Ce qui est sûr, c'est que j'en rêvais depuis toujours. Chaque fois que j'allais au supermarché, je jetais un œil à toutes les autres marques d'huile d'olive en rayon. Je pensais souvent à lancer ma propre marque, en faisant ça étape par étape car je n'avais pas beaucoup de moyens. Il m'arrivait de mettre mes idées sur le papier, de prendre quelques notes, mais comme j'étais occupé avec le travail et que je n'avais personne pour m'encourager, je n'y donnais pas suite.

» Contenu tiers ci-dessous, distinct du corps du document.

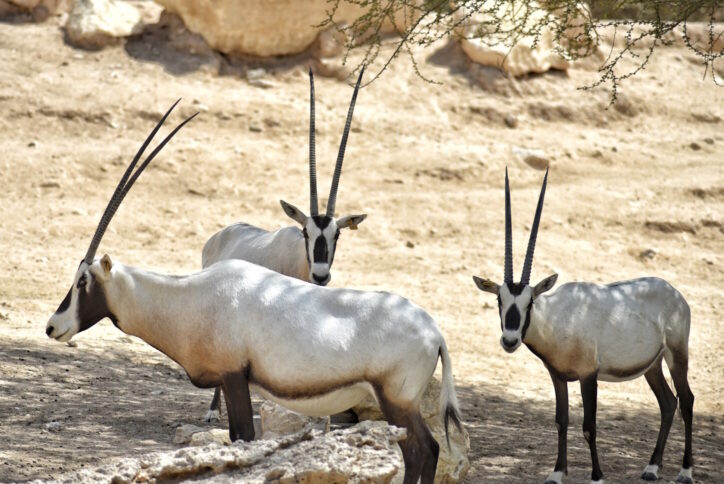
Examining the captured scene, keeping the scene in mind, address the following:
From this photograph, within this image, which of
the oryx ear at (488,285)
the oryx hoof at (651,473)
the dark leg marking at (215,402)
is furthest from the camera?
the dark leg marking at (215,402)

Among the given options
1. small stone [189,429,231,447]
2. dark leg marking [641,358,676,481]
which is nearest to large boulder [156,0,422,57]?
dark leg marking [641,358,676,481]

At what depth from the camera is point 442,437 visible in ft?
20.7

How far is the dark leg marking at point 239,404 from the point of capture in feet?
17.6

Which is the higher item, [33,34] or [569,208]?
[33,34]

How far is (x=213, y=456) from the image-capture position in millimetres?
4090

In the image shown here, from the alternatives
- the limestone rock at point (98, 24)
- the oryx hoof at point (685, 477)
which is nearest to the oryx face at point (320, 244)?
the oryx hoof at point (685, 477)

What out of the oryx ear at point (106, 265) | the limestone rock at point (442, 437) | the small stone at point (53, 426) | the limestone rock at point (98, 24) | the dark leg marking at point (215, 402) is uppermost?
the limestone rock at point (98, 24)

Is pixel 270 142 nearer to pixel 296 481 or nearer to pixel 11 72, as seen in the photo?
pixel 11 72

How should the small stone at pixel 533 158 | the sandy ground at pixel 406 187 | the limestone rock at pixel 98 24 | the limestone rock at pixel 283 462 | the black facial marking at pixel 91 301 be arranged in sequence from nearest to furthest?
1. the limestone rock at pixel 283 462
2. the black facial marking at pixel 91 301
3. the sandy ground at pixel 406 187
4. the small stone at pixel 533 158
5. the limestone rock at pixel 98 24

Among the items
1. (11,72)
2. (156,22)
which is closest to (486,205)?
(156,22)

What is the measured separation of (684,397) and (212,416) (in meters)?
3.35

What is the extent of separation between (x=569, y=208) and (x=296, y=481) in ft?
35.0

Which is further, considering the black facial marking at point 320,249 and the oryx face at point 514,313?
the black facial marking at point 320,249

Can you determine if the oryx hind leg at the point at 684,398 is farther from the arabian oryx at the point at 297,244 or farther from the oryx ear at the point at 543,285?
the arabian oryx at the point at 297,244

Pourtant, j'avais toujours le sentiment que je pouvais créer une marque d'huile d'olive qui surpasserait celles qu'on trouve en magasin. Comme je suis aussi designer graphique, j'étais convaincu de pouvoir imaginer un meilleur design, un meilleur nom de marque. Je pense qu'au fond de moi, je savais que j'allais finir par me lancer un jour.
Mais je ne m'attendais pas à ce que ça se fasse à ce moment-là, et sûrement pas avec l'aide d'un français ! Aujourd'hui, nous avons une relation géniale, et nous collaborons avec des gens dans le monde entier. Je suis très reconnaissant de la tournure qu'ont pris les choses.

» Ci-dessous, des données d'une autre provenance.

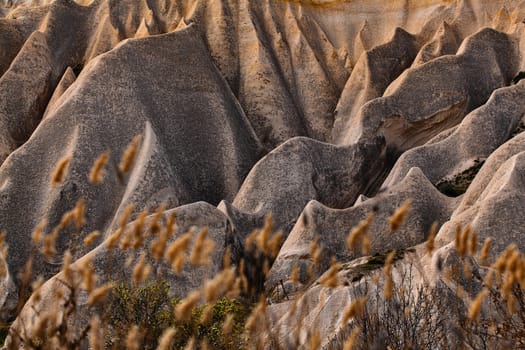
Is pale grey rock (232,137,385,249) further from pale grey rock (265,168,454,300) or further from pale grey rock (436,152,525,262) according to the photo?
pale grey rock (436,152,525,262)

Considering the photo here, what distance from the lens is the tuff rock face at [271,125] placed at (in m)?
25.2

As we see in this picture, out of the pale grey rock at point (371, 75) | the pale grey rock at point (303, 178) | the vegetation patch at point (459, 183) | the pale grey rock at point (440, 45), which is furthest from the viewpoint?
the pale grey rock at point (440, 45)

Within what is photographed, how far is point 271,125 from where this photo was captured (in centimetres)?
3809

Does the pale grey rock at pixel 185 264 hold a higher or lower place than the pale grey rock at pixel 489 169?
higher

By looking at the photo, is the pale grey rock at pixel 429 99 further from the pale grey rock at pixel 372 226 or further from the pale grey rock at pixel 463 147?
the pale grey rock at pixel 372 226

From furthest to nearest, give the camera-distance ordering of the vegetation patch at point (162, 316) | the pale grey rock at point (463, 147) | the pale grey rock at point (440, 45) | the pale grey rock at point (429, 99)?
the pale grey rock at point (440, 45) → the pale grey rock at point (429, 99) → the pale grey rock at point (463, 147) → the vegetation patch at point (162, 316)

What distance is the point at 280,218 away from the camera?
1137 inches

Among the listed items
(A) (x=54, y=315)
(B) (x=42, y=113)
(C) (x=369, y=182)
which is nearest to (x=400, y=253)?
(C) (x=369, y=182)

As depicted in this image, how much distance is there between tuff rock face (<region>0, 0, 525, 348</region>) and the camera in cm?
2517

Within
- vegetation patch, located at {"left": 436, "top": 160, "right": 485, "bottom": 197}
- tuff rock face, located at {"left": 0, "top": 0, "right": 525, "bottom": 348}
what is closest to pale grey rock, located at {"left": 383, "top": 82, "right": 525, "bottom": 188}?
tuff rock face, located at {"left": 0, "top": 0, "right": 525, "bottom": 348}

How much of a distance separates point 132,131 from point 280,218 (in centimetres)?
693

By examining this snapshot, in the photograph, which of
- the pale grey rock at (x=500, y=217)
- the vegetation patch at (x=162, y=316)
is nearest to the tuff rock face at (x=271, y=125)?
the pale grey rock at (x=500, y=217)

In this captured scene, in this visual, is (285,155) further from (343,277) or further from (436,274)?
(436,274)

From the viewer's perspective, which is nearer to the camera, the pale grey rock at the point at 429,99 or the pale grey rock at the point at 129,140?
the pale grey rock at the point at 129,140
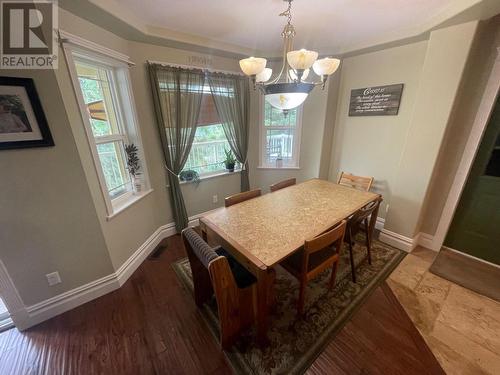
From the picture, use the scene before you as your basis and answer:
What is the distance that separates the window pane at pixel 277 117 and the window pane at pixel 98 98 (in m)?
2.10

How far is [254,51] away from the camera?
2.76 m

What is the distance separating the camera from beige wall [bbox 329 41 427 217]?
2.34 m

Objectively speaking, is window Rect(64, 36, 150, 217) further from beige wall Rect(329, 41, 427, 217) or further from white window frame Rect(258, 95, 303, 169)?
beige wall Rect(329, 41, 427, 217)

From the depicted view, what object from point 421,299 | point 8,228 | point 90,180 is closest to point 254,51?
point 90,180

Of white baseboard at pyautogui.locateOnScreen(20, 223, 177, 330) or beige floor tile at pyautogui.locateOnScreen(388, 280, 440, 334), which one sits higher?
white baseboard at pyautogui.locateOnScreen(20, 223, 177, 330)

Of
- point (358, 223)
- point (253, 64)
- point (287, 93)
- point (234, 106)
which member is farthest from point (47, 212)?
point (358, 223)

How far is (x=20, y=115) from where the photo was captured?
4.33ft

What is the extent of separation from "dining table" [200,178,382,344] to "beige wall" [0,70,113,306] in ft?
3.38

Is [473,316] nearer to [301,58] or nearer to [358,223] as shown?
[358,223]

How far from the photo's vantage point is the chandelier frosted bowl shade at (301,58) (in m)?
1.26

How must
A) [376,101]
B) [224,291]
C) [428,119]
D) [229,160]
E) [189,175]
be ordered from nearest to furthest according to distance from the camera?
[224,291] → [428,119] → [376,101] → [189,175] → [229,160]

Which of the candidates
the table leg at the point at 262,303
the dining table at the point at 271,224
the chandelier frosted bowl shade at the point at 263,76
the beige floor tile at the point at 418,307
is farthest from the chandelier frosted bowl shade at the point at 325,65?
the beige floor tile at the point at 418,307

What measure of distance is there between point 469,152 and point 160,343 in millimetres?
3350

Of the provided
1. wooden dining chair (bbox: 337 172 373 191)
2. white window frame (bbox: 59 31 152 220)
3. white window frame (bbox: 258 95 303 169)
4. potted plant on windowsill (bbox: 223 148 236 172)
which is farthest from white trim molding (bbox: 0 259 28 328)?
wooden dining chair (bbox: 337 172 373 191)
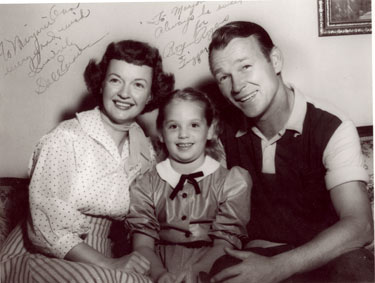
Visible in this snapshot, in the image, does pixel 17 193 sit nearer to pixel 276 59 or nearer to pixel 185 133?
pixel 185 133

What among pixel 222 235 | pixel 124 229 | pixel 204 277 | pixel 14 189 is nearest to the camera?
pixel 204 277

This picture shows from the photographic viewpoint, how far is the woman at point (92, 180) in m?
1.14

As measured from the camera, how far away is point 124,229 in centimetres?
145

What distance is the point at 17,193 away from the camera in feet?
5.11

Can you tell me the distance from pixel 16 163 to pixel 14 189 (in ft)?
0.73

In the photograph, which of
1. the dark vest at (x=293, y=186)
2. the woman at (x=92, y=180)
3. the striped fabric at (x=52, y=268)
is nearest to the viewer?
the striped fabric at (x=52, y=268)

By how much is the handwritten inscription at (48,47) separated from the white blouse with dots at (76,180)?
1.38ft

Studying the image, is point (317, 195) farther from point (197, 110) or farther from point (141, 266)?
point (141, 266)

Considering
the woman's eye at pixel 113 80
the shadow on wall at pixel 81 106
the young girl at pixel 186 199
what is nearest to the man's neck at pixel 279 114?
the young girl at pixel 186 199

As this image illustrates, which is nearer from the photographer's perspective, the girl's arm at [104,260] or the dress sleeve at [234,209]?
the girl's arm at [104,260]

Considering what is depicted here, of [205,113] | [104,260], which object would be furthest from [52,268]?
[205,113]

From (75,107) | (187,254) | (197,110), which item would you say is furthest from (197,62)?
(187,254)

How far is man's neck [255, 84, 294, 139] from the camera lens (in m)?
1.33
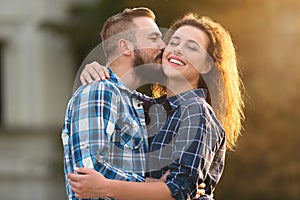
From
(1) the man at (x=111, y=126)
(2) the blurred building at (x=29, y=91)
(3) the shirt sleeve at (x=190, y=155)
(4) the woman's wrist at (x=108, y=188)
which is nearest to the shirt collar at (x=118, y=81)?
(1) the man at (x=111, y=126)

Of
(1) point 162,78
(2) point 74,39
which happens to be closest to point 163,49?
(1) point 162,78

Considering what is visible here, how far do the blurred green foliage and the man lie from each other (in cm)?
902

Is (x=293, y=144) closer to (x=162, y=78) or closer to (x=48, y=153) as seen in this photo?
(x=48, y=153)

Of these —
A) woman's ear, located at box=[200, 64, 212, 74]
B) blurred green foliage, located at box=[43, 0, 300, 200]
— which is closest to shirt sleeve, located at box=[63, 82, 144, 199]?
woman's ear, located at box=[200, 64, 212, 74]

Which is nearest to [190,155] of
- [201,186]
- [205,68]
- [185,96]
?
[201,186]

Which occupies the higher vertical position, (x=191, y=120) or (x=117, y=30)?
(x=117, y=30)

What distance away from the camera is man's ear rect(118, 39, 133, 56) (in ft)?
11.5

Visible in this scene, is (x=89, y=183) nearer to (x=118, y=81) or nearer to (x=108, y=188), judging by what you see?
(x=108, y=188)

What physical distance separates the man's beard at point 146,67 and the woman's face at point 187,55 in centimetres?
6

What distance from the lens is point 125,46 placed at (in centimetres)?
350

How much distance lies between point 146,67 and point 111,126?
1.13 feet

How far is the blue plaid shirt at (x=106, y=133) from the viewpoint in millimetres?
3260

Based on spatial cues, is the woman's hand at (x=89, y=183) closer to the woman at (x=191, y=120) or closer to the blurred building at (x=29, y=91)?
the woman at (x=191, y=120)

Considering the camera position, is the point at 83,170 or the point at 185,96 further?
the point at 185,96
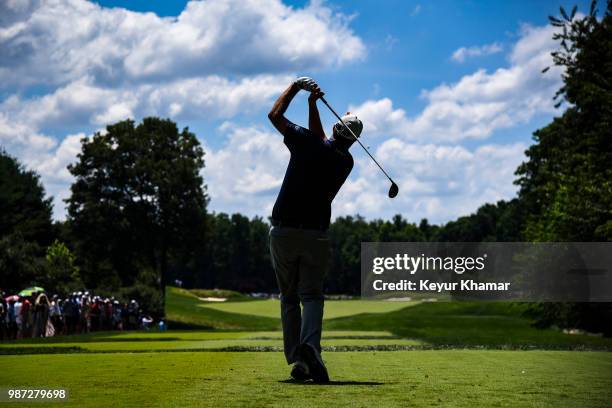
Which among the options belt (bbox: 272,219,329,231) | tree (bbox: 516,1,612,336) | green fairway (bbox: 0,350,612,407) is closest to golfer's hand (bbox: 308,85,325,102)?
belt (bbox: 272,219,329,231)

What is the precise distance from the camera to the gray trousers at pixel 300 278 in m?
8.96

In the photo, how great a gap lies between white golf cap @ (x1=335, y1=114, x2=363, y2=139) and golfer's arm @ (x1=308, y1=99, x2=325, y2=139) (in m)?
0.20

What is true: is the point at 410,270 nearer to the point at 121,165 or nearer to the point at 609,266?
the point at 121,165

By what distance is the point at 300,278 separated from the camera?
30.1ft

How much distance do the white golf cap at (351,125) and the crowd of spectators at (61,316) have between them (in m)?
28.8

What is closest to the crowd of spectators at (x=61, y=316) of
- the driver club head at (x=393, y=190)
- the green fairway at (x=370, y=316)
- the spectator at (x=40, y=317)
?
the spectator at (x=40, y=317)

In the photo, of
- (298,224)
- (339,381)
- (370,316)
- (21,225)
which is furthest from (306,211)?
(21,225)

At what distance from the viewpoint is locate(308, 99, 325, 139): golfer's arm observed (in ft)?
30.1

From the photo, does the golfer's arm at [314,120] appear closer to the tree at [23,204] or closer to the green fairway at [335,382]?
the green fairway at [335,382]

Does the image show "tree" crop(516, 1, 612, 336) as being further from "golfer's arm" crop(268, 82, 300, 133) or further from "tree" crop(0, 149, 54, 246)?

Quelle est la prochaine étape pour l'huile d'olive Yapapi ?
Je veux continuer à développer la marque et à partager notre huile avec le monde. Une fois qu'on sera en mesure d'écouler toute l'huile qu'on produit actuellement, j'aimerais acquérir de nouveaux oliviers sur Kalamata, ou même dans d'autres régions de la Grèce.
Mais nous voulons également révolutionner la façon dont l'huile d'olive est vendue, et devenir une inspiration pour les petits producteurs d'huile d'olive en Grèce. Souvent, ces gens-là ne croient pas en eux. Ils pensent que leur seule option, c'est de vendre à très bas prix à des grands distributeurs. Vendre leur propre huile de façon indépendante ne leur apparaît pas comme une possibilité. Avec Yapapi, nous avons montré qu'il est possible de créer sa propre marque et de distribuer son huile à des clients dans le monde entier.
Mon objectif principal, mon plus grand rêve, c'est que chaque personne dans le monde puisse avoir accès à de l'huile extra vierge provenant directement des producteurs. Je veux aider les autres à faire ce qu'on a fait.